Lessons from Kay Clark: Seeking Answers to Today’s Questions in RDT’s Archive (Part 3)
PART 3: ON LIFE
By: Kara Komarnitsky
Kay’s moments of frankness and frustration feel familiar to my own thoughts when I have struggled to feel like it is all worth it. As artists, we pour all our energy and self into what we do but we can never predict where that effort will go, and rarely does it come back to us in the way that we expected or hoped.
Awoke feeling frustrated, bitchy, and crabby about real or intuited or completely imagined dance people’s attitude. What situations are happening? What situations are the result of the mind turning over and over in its own residual garbage?
A dance company is too small a situation, too small a part of the world to have your sanity depend on it. The world is too counter to it. Lack of education, lack of money is defeating. It is wonderful with it is flourishing, mutual support, exhilaration. But you can’t beat your head against the wall for unavoidable circumstances. And it isn’t worth deteriorations into the petty. You must be flamboyant and gay.
Don’t expect something called management to be any more rational than something called artistic. Analyze for yourself. Prioritize and evaluate. “Expectations” are things like contributions – they may have track-records, they may have percentages and graphs – they may not happen.
Pettiness demeans any nobility about the work. Gossip demeans the work and begins to make pettiness multiply. Leadership works at principles not at demands. It works to create an environment to grow people positively and standards for people to measure themselves against. It tries to lance boils that are festering. It tries to set an example to inspire to guard against pettiness.
Today RDT is an established company that almost every dancer and dance teacher in the Salt Lake Valley can somehow trace their artistic lineage back to, either through a class they took or a performance they saw. It is easy to forget that when RDT was formed, it was a risk, an unknown, a daring attempt to start something that had never been done before. It took many years of experimentation, struggle, and determination before the company made a living wage, presented a regular season of performances, and offered a strong educational program. Kay writes, “This work I have done is extremely scary. No guidelines. No precedents. For me as an artist. For me as a group leader. There has been the isolation from related role models – though there haven’t been true examples to relate to anyway I suppose. The loneliness of making your own way. The loneliness of independence.” And yet she found so many ways to keep solving problems, challenging norms, and developing systems that have seen RDT through almost 60 years of meaningful and innovative dancing.

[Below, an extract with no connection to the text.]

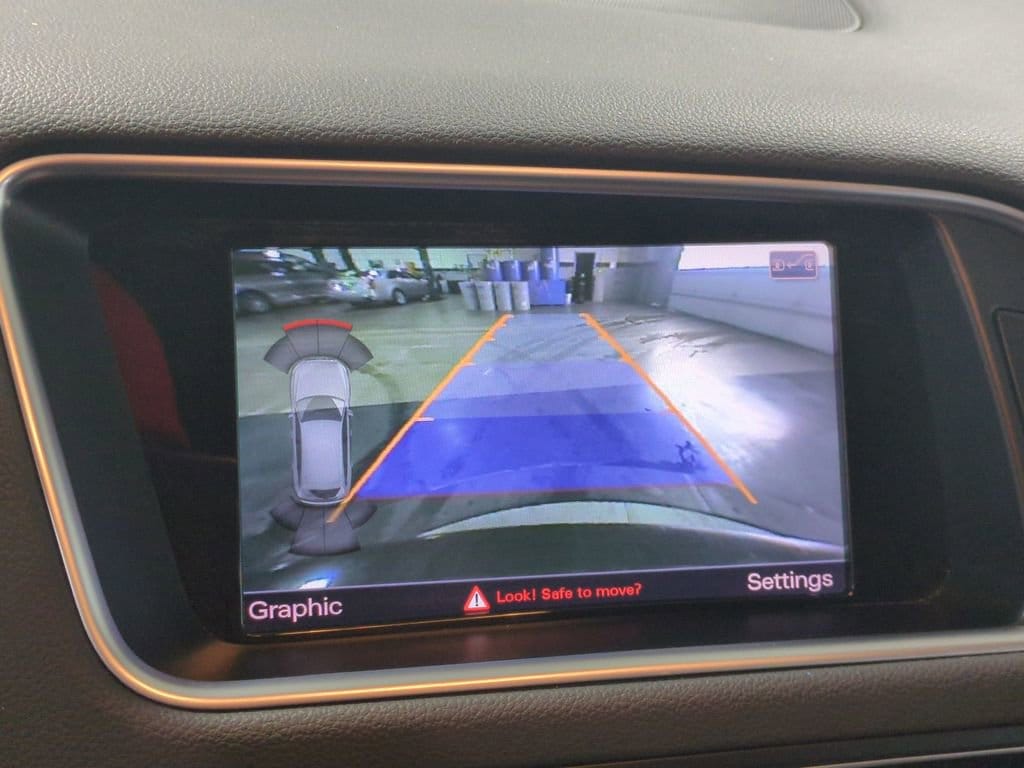 Thumbnail: 2016 Audi Q5 - 30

The old mind constructed a dream to prevent me from waking up. It was elaborate, a “scientific experiment” to keep me thinking, at a subconscious level, that I was doing to right thing to stay asleep.
The richness of this dream has made me realize anew the everpresence of the minds imaginative power. How we all dream. That dream is sometimes overused as a term and that quite literally it’s something that happens while asleep to even stupid people and possible even animals.
Dream, imagination is the root of art: of telling stories, of dancing, of making plays, of singing. We all have the need.
Dancing and singing came before language, story-telling, play-crafting.
Dreams come before that.
I am grateful for Kay’s notes today to put my own challenges into perspective. It has always been and always will be a challenge to be an artist, but there are many who have come before me and laid the groundwork for dreaming big and pushing the boundaries. I am grateful for RDT’s archive of insights, resources, and dances that continue to feed my questions, interests, and creative visions. RDT’s history shows that there is a pathway through difficulty and encourages artists to keep taking risks. One of Kay’s lines keeps coming back to me as a lighthearted reminder to keep going: “The art world is full of strange people. The dance world is even weirder … It is not boring, however, when you need security and sameness you can move to Murray.”